Stored data entries —
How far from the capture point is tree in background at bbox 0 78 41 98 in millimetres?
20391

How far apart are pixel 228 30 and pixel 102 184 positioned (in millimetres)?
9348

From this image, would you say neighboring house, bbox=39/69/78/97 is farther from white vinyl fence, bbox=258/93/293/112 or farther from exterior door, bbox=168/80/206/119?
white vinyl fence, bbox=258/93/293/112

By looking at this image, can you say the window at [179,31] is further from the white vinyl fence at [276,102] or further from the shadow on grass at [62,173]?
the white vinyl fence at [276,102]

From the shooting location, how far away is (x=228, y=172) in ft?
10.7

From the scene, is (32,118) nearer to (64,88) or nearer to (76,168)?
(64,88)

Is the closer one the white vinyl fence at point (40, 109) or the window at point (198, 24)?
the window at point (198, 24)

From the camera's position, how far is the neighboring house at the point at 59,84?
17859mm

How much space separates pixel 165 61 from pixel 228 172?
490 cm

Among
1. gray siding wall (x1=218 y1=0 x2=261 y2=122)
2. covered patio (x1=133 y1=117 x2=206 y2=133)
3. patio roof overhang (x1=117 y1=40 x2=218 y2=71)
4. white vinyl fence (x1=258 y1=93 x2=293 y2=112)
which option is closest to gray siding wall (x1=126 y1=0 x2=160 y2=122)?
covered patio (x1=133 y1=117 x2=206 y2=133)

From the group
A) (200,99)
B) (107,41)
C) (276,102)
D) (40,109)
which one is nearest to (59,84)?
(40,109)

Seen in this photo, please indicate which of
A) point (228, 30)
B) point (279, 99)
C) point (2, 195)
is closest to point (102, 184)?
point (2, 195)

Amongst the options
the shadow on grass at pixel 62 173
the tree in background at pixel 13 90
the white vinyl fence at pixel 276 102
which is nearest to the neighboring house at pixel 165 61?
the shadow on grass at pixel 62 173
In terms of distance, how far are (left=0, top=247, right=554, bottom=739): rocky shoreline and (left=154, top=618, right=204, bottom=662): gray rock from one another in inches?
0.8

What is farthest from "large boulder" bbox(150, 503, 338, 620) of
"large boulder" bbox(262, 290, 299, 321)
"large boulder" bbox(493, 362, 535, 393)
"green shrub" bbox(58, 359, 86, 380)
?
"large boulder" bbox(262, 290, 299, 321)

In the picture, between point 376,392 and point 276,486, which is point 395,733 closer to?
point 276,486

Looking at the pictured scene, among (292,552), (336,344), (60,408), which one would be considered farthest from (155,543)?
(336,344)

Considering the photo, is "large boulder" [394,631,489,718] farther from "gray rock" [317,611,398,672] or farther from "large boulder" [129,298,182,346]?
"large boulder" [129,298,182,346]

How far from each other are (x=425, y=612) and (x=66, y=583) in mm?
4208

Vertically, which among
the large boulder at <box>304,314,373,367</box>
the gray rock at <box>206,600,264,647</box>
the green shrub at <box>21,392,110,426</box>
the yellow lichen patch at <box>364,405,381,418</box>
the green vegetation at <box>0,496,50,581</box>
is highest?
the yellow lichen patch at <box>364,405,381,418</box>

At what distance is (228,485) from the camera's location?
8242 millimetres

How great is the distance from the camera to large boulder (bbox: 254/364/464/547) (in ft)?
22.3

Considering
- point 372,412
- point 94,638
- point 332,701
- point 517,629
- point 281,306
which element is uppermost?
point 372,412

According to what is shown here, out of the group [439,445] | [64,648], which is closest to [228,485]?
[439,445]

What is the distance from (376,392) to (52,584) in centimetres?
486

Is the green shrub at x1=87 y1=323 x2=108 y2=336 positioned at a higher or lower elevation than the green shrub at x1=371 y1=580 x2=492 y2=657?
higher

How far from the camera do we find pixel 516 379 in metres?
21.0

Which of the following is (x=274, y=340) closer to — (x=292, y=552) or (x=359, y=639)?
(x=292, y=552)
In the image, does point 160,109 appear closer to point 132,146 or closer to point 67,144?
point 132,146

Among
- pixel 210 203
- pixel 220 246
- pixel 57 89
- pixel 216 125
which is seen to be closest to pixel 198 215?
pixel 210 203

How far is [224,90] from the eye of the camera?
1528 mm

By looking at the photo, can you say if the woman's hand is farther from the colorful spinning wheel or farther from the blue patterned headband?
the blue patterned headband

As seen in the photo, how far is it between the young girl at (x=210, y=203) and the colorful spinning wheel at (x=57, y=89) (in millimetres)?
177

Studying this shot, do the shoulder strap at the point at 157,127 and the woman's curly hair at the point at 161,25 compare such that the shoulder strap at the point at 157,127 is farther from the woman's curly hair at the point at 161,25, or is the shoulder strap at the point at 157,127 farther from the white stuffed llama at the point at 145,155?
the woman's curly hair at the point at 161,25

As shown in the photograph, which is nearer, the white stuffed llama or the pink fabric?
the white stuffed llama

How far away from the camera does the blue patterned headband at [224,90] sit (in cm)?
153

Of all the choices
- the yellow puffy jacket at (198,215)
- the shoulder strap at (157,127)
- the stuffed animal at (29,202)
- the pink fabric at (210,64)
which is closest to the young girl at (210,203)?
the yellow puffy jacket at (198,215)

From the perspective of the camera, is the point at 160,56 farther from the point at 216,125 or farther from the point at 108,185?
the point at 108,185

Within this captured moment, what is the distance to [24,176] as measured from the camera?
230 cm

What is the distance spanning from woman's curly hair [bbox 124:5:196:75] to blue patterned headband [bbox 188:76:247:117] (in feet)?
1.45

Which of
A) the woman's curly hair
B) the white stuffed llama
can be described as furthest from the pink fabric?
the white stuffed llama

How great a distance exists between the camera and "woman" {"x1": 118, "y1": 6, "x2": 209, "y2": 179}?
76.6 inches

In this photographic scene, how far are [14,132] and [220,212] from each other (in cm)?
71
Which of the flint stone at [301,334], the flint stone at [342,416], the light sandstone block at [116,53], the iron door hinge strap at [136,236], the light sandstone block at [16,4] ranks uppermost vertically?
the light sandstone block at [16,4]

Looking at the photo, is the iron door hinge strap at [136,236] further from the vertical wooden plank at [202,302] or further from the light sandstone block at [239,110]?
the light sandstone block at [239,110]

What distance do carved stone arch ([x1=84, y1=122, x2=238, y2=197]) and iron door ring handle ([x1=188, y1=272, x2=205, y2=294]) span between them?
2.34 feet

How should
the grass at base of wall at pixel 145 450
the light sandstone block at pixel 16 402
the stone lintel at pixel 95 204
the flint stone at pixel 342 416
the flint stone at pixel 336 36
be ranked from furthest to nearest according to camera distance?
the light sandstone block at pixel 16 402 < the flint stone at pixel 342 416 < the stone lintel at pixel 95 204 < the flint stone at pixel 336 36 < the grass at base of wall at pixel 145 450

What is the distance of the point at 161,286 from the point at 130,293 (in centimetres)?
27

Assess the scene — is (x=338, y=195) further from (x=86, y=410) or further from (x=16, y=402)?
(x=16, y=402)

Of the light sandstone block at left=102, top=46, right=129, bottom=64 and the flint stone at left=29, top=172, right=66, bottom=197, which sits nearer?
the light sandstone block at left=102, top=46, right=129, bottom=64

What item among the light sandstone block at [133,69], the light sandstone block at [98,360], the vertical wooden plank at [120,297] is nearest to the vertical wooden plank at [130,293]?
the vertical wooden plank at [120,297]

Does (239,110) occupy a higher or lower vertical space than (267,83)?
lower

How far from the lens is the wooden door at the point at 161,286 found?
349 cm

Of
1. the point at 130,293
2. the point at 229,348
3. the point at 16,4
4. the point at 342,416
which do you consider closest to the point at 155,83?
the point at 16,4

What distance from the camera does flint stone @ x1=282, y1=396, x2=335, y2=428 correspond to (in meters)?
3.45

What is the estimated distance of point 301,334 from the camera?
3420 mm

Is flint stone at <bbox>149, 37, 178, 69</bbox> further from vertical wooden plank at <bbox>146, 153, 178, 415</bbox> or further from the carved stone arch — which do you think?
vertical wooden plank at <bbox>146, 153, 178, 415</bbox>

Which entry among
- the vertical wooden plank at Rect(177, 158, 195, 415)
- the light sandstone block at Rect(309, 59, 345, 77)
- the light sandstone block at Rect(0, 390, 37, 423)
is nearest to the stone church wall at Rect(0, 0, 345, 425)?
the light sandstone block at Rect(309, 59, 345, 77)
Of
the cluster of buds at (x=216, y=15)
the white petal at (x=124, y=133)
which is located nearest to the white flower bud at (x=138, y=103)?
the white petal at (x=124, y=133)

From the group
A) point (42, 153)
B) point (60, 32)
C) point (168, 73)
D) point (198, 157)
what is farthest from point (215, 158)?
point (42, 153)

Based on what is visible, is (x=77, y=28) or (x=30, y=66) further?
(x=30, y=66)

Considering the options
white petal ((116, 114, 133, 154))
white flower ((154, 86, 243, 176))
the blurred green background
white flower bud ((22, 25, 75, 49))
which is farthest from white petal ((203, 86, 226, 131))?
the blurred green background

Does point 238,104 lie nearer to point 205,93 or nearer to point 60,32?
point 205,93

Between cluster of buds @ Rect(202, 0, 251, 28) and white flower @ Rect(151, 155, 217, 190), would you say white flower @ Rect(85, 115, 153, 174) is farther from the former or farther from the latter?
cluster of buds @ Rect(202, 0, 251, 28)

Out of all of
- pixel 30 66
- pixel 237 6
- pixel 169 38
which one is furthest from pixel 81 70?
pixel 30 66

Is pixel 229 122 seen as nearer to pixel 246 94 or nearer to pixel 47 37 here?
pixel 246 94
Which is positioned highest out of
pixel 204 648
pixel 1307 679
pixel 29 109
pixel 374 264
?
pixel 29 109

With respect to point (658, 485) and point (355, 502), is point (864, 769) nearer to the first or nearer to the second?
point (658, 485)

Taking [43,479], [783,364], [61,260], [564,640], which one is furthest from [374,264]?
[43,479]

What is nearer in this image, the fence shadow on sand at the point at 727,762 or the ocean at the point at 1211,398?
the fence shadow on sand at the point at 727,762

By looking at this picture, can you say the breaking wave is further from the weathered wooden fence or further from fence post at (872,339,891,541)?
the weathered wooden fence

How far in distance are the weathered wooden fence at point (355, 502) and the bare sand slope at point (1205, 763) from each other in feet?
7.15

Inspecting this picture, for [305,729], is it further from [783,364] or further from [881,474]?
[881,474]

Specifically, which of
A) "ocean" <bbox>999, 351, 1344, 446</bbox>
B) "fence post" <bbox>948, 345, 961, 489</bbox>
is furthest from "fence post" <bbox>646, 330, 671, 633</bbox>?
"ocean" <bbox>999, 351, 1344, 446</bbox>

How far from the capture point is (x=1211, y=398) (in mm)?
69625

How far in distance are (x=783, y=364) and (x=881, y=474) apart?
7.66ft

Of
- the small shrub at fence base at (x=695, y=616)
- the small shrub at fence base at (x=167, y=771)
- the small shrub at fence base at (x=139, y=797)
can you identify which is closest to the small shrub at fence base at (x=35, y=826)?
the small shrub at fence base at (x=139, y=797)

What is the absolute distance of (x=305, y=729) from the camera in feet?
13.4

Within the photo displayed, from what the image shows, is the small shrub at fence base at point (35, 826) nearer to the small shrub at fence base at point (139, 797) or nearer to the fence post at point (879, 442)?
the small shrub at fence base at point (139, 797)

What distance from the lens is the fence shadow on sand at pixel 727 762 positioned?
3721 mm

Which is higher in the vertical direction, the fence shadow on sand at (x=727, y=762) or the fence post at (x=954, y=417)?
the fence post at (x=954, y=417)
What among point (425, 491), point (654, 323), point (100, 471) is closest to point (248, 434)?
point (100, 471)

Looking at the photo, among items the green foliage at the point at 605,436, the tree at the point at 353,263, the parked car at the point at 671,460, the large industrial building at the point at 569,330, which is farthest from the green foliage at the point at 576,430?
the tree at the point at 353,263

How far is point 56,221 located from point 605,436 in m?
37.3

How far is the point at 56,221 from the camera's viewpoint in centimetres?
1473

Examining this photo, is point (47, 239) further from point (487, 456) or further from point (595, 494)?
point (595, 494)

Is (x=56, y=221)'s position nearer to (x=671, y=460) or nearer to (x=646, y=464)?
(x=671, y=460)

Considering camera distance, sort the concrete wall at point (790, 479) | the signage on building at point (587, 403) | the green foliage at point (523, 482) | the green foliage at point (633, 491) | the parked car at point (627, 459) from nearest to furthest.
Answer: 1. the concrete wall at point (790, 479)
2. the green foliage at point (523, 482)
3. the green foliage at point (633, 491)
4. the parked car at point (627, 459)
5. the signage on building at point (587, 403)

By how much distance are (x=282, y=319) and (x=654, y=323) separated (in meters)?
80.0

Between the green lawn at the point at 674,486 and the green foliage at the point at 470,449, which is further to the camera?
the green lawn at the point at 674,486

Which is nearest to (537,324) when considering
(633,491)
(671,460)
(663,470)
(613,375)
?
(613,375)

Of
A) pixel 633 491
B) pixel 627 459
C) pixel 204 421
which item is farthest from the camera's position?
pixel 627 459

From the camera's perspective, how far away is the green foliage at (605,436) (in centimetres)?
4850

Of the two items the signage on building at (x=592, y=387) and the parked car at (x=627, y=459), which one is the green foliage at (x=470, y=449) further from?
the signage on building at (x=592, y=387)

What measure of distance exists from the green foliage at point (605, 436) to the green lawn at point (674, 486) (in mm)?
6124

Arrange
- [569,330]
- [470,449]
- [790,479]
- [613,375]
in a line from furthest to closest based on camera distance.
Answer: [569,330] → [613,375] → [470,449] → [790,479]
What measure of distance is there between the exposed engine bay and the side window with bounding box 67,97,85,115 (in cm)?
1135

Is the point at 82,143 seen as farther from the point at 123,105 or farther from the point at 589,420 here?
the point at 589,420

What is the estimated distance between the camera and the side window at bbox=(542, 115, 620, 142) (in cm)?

What this task involves — Transcribe exactly the line containing "How far is point" and all remaining lines of the material, ending with the last one.

Answer to this problem —
How far is point 56,221 located from point 605,436 in m?
37.3

How far is the point at 56,221 from the camera's viewpoint in centimetres?
1473

Examining this photo, is point (47, 239) further from point (487, 456) or further from point (595, 494)?
point (595, 494)

Is (x=56, y=221)'s position nearer to (x=671, y=460) or nearer to (x=646, y=464)?
(x=671, y=460)

Considering camera distance, sort the concrete wall at point (790, 479) | the signage on building at point (587, 403) | the green foliage at point (523, 482) | the green foliage at point (633, 491) | the parked car at point (627, 459) from nearest to furthest.
Answer: 1. the concrete wall at point (790, 479)
2. the green foliage at point (523, 482)
3. the green foliage at point (633, 491)
4. the parked car at point (627, 459)
5. the signage on building at point (587, 403)

By how much distance are (x=282, y=319) and (x=654, y=323) separated (in meters)?
80.0

Between the green lawn at the point at 674,486 and the green foliage at the point at 470,449, which is further to the camera?
the green lawn at the point at 674,486

Which is nearest to (537,324) when considering
(633,491)
(671,460)
(663,470)
(613,375)
?
(613,375)

Of
A) pixel 633 491
B) pixel 627 459
C) pixel 204 421
which item is farthest from the camera's position?
pixel 627 459

From the camera's perspective, how far away is the green foliage at (605,436) (in centimetres)?
4850

Of the two items the signage on building at (x=592, y=387) and the parked car at (x=627, y=459), which one is the green foliage at (x=470, y=449) further from?
the signage on building at (x=592, y=387)

What measure of distance exists from the green foliage at point (605, 436) to the green lawn at point (674, 486) (in mm)?
6124

Arrange
- [569,330]
- [470,449]
- [790,479]
- [613,375]
in a line from furthest to closest based on camera distance.
Answer: [569,330] → [613,375] → [470,449] → [790,479]
What measure of distance is there between the exposed engine bay and the side window with bounding box 67,97,85,115 (in cm)?
1135

Is the point at 82,143 seen as farther from the point at 123,105 or farther from the point at 589,420 here?
the point at 589,420

What is the estimated distance between the camera and the side window at bbox=(542, 115, 620, 142) (in cm)?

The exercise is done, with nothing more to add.